それがひとつのゴールをきっかけに自信が膨らんだ。前向きなメンタルでトレーニングに励めるようになり、さらに結果が付いてきたことで自信の数値が一層高まった。それによって他の数値も引き上げられた――そんな分析ができそうだ。
佐藤寿人が11試合ゴールに見放された時に考えたこと。
技術やフィジカルは、すこしずつではあっても、日々のトレーニングによって右肩上がりに成長していく。急激に高まることはないが、急激に落ち込むこともない。
だが、自信はあっという間に膨らむ一方で、いったん揺らぎはじめるとたちどころに失われることがある。
あの佐藤寿人も、積み重ねた自信が揺らいだことがあったという。
それは7年前。

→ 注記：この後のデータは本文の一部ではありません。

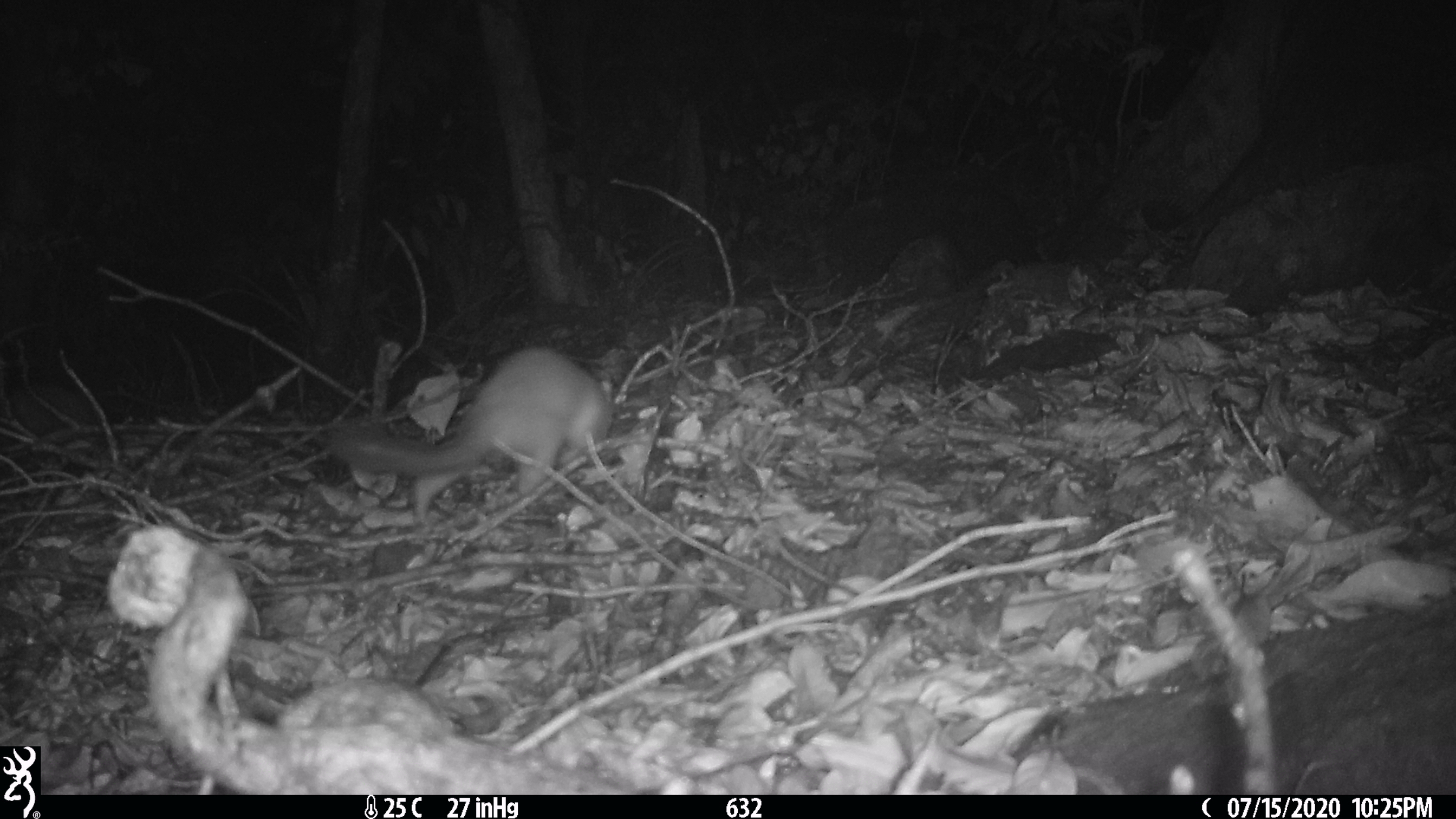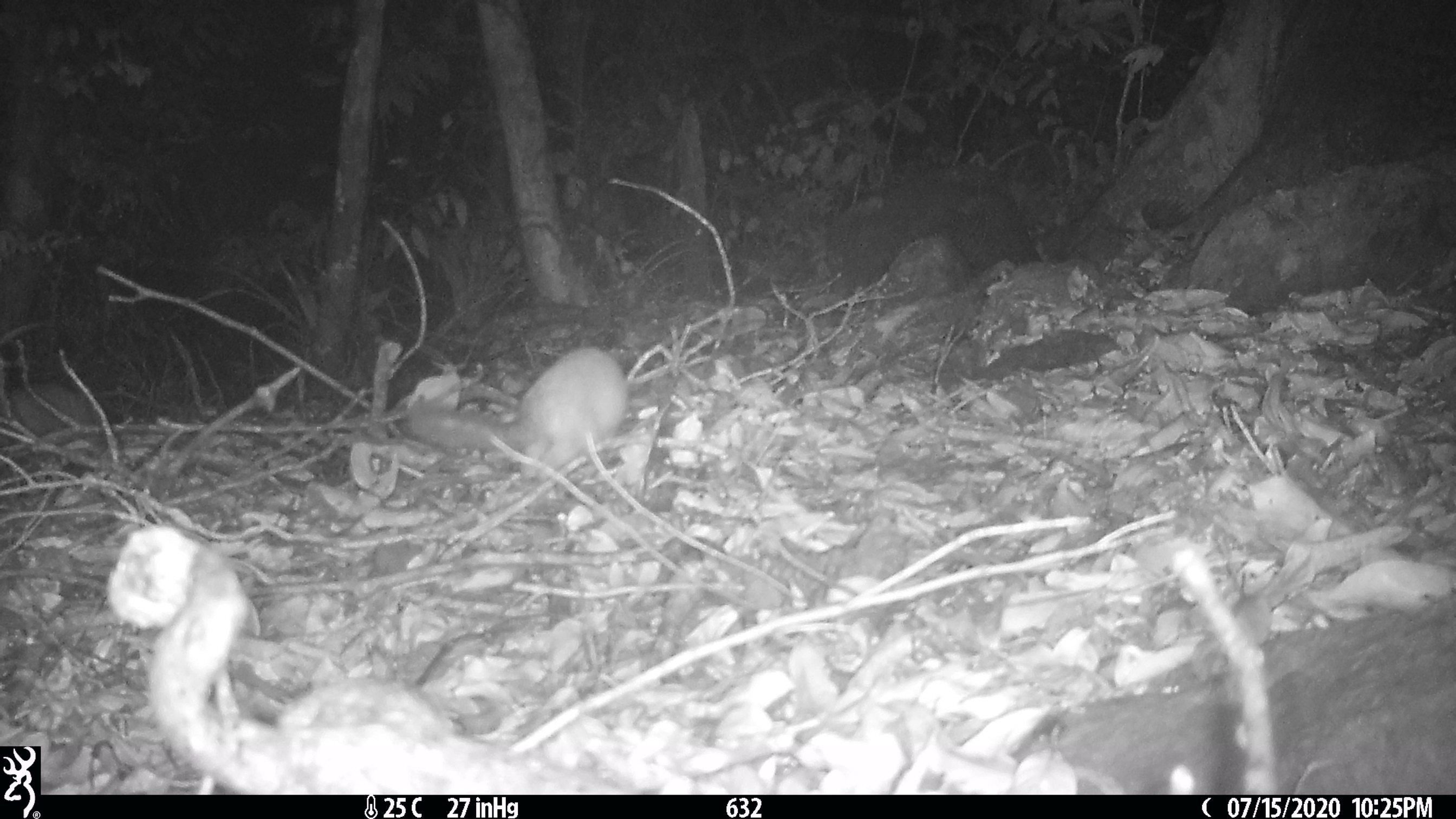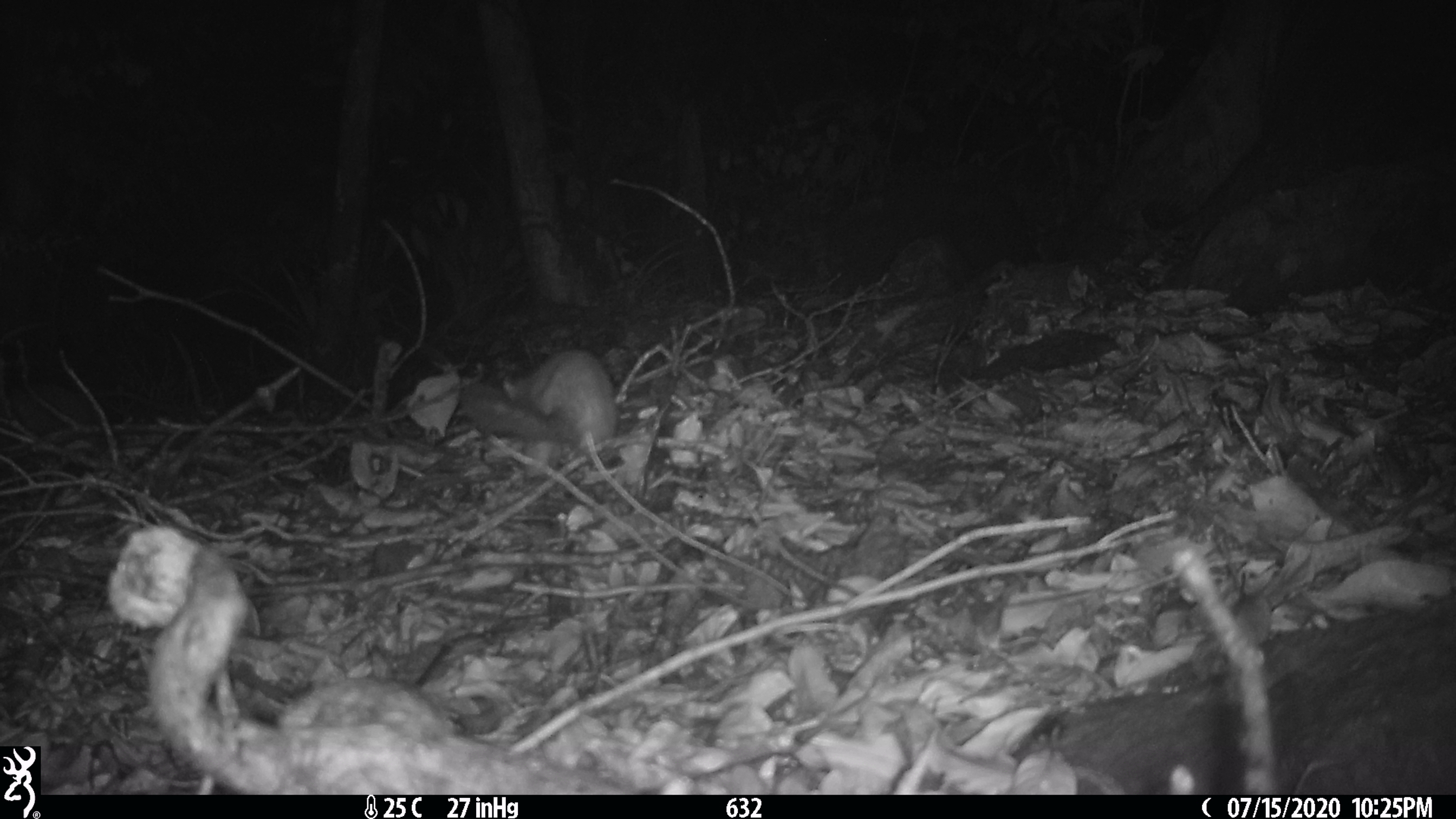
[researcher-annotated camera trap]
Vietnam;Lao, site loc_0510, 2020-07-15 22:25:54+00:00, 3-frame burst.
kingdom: Animalia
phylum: Chordata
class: Mammalia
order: Carnivora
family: Mustelidae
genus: Melogale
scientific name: Melogale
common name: ferret badger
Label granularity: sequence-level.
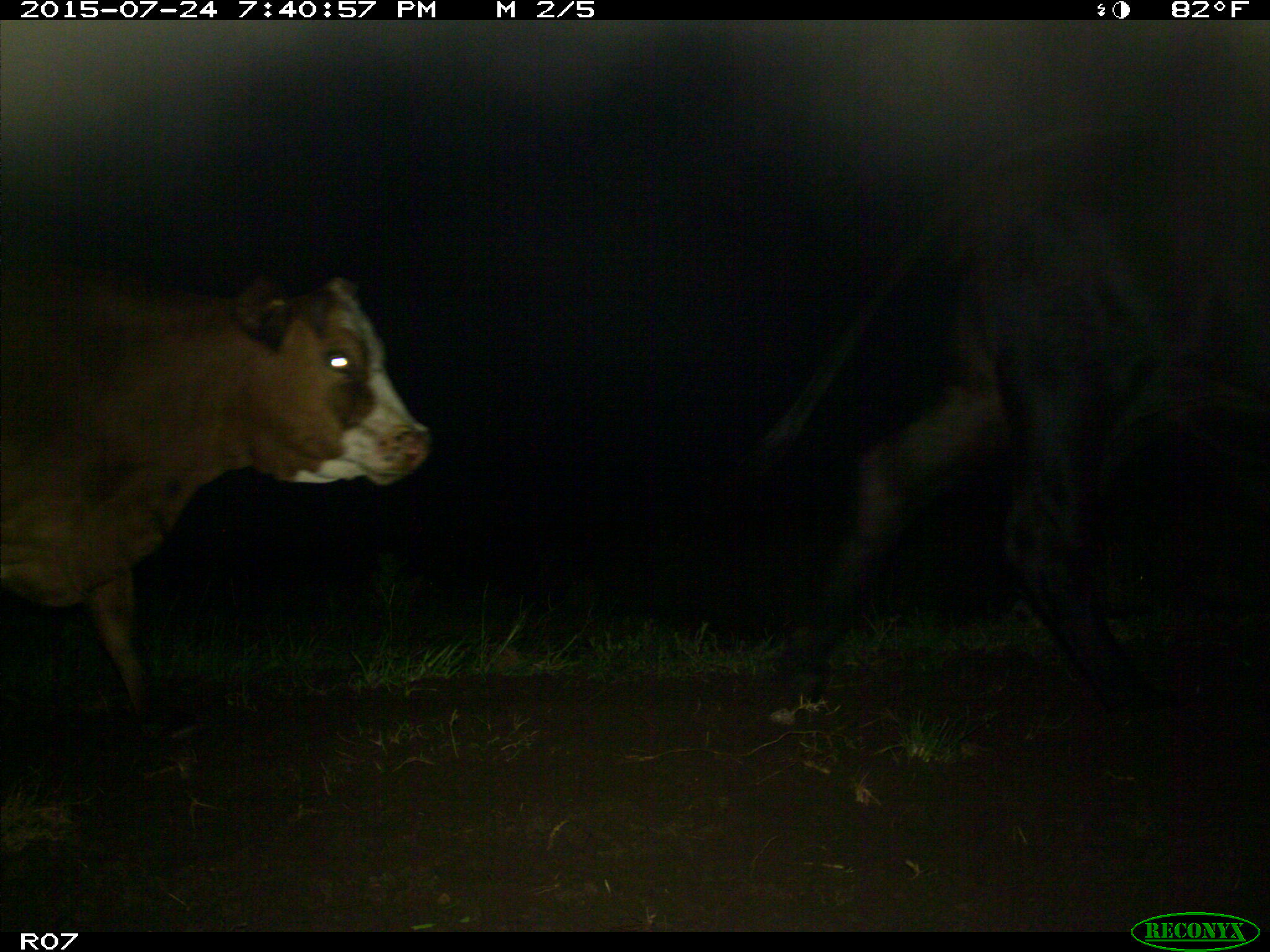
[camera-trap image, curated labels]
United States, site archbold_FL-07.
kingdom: Animalia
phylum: Chordata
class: Mammalia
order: Artiodactyla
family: Bovidae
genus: Bos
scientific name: Bos taurus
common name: domestic cow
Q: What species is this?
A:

サンフレッチェ広島がJ1の残留争いに巻き込まれてしまったこの年、佐藤はゴールから11試合も遠ざかった時期がある。これほど長い間ゴールが奪えなかったのは、初めてのことだった。
「なんで点が取れないのか、自分でも分からないんです。シュートも悪くない。コンディションも悪くない。それなのに今日も取れなかった、というのが4試合、5試合と続いていくと、積み重ねてきた自信が少しずつ揺らぐんです。でも結局、自分がゴールすることでしかスランプから抜け出す方法はない。だから、日々のトレーニングを通じて、自信を保ち続けなければならない」
佐藤がスランプを克服し、その後メンタルもしっかり保っていることは、11シーズン連続ふた桁得点という偉業が証明している。